“AI is likely to be either the best or worst thing to happen to humanity.” – Stephen Hawking
Artificial Intelligence (AI) has had a profound impact on today’s society, transforming various aspects of our lives. Hal pertama yang dapat dilihat adalah AI telah merevolusi industri melalui otomatisasi, efisiensi dan produktivitas. Tugas yang dulu memakan waktu dan repetitif kini dapat ditangani oleh AI atau robot. Hal ini memungkinkan kita untuk lebih fokus pada hal yang lebih kompleks dan bersifat kreatif.
Secondly, AI has enhanced personalized experiences and decision-making. AI algorithms analyze vast amounts of data untuk memberikan rekomendasi, personalized ads dan customer service. Personalisasi dari AI dapat meningkatkan pengalaman pengguna di seluruh e-commerce, hiburan serta layanan online.
Selain itu kemampuan pemrosesan data AI telah menghasilkan pengambilan keputusan yang lebih baik di berbagai sektor. Seperti keuangan, kesehatan dan logistik.
Dengan menganalisis dan menafsirkan kumpulan data yang kompleks, algoritma AI dapat menemukan pola, memprediksi hasil dan mengoptimalkan operasi serta memungkinkan pengambilan keputusan yang lebih baik dan efisien.
Namun kebangkitan AI juga menimbulkan implikasi ethical dan sosial. Misalnya saja masalah privasi, bias dalam algoritma dan dampak pada lapangan pekerjaan adalah area terdampak yang perlu dipertimbangkan secara cermat.
BACA JUGA: ADVANTAGES AND DISADVANTAGES MENGGUNAKAN CHAT GPT BAGI MAHASISWA HUKUM
Sangat penting mencapai keseimbangan antara manfaat AI dalam mengatasi tantangan ini untuk memastikan bahwa penyebaran teknologi AI bisa bertanggung jawab serta dipandang etis di masyarakat.
For that purpose, let’s dive into this problem about gimana sih, regulasi AI yang ada dan apakah itu cukup?
Firstly, let’s check tentang bagaimana regulasi negara-negara maju dalam mengatur penggunaan AI.

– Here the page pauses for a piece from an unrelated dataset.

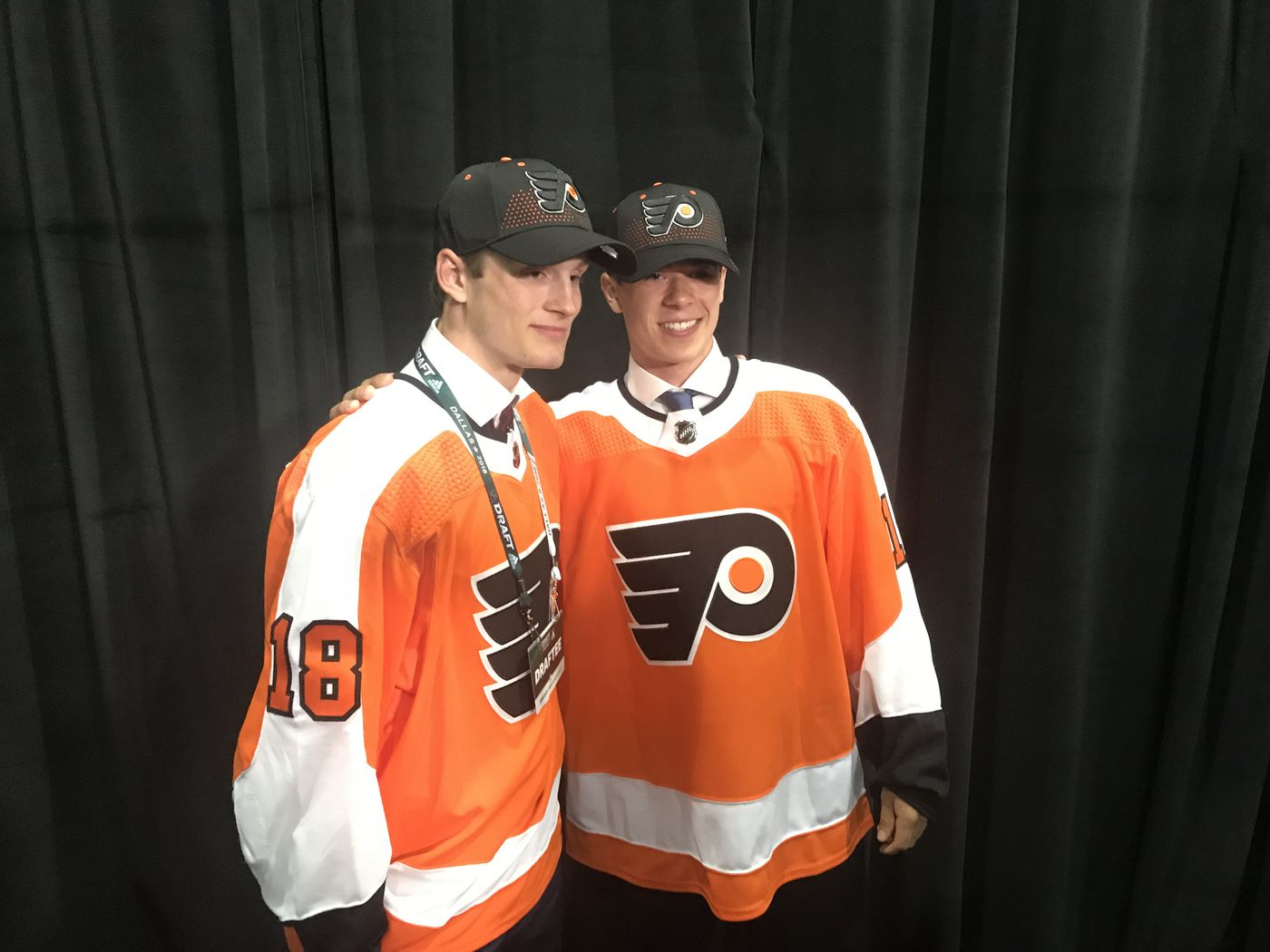 Flyers again choose talent over need | Sam Donnellon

- Uni Eropa (UE), UE telah mengadopsi pendekatan komprehensif dalam mengatur AI. Pada April 2021, UE memperkenalkan “Artificial Intelligence Act” yang mengusulkan kerangka regulasi untuk sistem AI. Undang-undang ini mengkategorikan sistem AI ke dalam berbagai tingkatan risiko dan memberlakukan persyaratan dan larangan sesuai dengan kategori tersebut.
- Amerika Serikat, saat ini Amerika Serikat belum memiliki regulasi federal yang komprehensif dan secara khusus mengatur AI. Namun terdapat inisiatif serta proposal yang baik di tingkat federal maupun negara bagian. “National Artificial Intelligence Initiative Act” tahun 2020 bertujuan untuk mendorong penelitian dan pengembangan AI, sementara beberapa negara bagian telah mengenalkan legislasi terkait AI, terutama dalam hal kendaraan otonom dan privasi data.

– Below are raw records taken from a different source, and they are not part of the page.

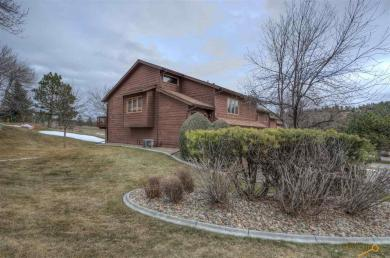 4824 Mt Springs Ct 4824 Mountain Spring Court, Rapid City, SD 57702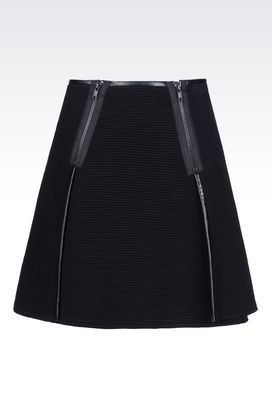 Armani Mini skirts Women skirt in ottoman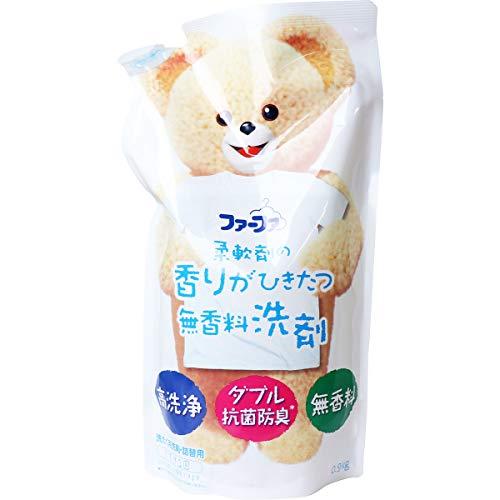 【NSファーファ・ジャパン】ファーファ 液体衣料用洗剤 柔軟剤の香りがひきたつ無香料 詰替 0.9kg ×5個セット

- Tiongkok, telah mengutamakan pengembangan AI dan telah menerapkan berbagai regulasi untuk mendukung pertumbuhannya. Tiongkok telah mengeluarkan pedoman tentang keamanan data, keamanan siber dan perlindungan privasi. Selain itu, Tiongkok telah membangun sistem kredit sosial komprehensif yang melibatkan teknologi AI untuk pemantauan dan penegakan.
So, how is it in Indonesia?
Jika merujuk pada undang-undang yang berlaku di Indonesia, bisa disimpulkan bahwa Indonesia belum memiliki regulasi khusus untuk penggunaan AI seperti Tiongkok dan EU.
BACA JUGA: 6 TIPS MENGGUNAKAN CHAT GPT BAGI MAHASISWA HUKUM, BIAR GA PUSING
Undang-undang yang dapat menjadi rujukan masalah ini hanya UU tentang Informasi dan Transaksi Elektronik (UU ITE) dan UU tentang Perlindungan Data Pribadi (UU PDP), dimana Pasal 4 UU PDP menjelaskan tentang jenis-jenis data pribadi jika dilihat memang dalam proses pelatihan AI bisa menggunakan data pribadi yang telah dijelaskan dalam pasal tersebut.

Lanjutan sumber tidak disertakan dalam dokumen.